▶ _Texto extraído_:
···

La máscara y el rostro

por José Bergamín

 

"!Tan cerca hay de mi! y tan lejos
vivo de lo racional!"

Calderón

"La mejor máscara es el rostro". pensaba Nietzsche.

El rostro es la mascara del hombre porque enmascara una calavera: porque es la mascara de la muerte? Máscara de cristal, por dentro; de sangre. por fuera.

"APRENDE a ser el que eres", afirmó Píndaro. Y nuestro Calderón, al paño: aprende a ser el que sueñas. A ser el que sueñas y no a soñar el que eres, como hacen todos: "todos sueñan lo que son — aunque ninguno lo entiende". No entienden que sueñan porque no entienden lo que son: su sueño de vida; por soñar lo que son en vez de soñar lo que no son. "El hombre que vive sueña lo que es..." nos dice el poeta: "hasta despertar". Sueña el rico, que es rico y el pobre que es pobre: y no al revés.

Segismundo sueña despierto porque cree soñar lo quo no era. El hombre que se despierta soñando, como Segismundo, deja de ser el que era para aprender a serlo de nuevo; para aprender a ser el que sueña, para despertar, avivando el seso, su propia alma dormida. Al contemplar lo pasajero de su sueño, lo efímero y fugitivo de el, una sola verdad le queda entre los dedos del recuerdo: la del amor. Y por ese hilillo sutilísimo va sacando el ovillado afán de un alma soñadora, hasta prenderlo o aprenderlo de su propio pensar interrogante. Somos lo que soñamos ser cuando no soñamos lo que somos, sino lo que no somos; haciéndonos sueño de verdad la verdad del sueño. La máscara de lo soñado moldea nuevamente el rostro vivo y lo trasfigura en su divina y sobrenatural transparencia. La máscara de la muerte, por la sangre, vuelve a colorearse de nueva, inmortal vida. Y si todavía soñamos que soñamos, como nos dice Novalis, es, porque estando tan cerca del despertar, el sueño se defiende a si mismo, defendiéndonos con su presencia: que el sueño es guardián del que duerme y no le deja despertar mientras el puede: el sueño de la vida. Porque "todo lo que vemos cuando estamos despiertos, añade el griego, es muerte, como todo lo que vemos cuando dormimos y soñamos es sueño". Aprende a ser el que eres hasta dejar de serlo. Aprende a ser sueño, como el Segismundo calderoniano: hasta despertar, para serlo dejándolo de ser.

UN sueño saca otro sueño como un clavo saca otro clavo.

"TODO lo que no es claro no es francés", dice la famosa frase de Rivarol. Luego todo lo que no es oscuro, o claro-oscuro, no es español.

···

▶ _Datos recogidos_:

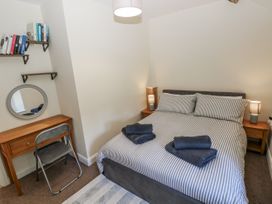 A bedroom with a bed, desk and bookshelf at Vern Dale in Builth Wells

···

▶ _Tarea_:
Sin contar al autor que firma el texto "La máscara y el rostro", anota todos los nombres de personas o personajes que aparecen en él, en el orden en que salen por primera vez.

▶ _Espacio para responder_:
Calderón, Nietzsche, Píndaro, Segismundo, Novalis, Rivarol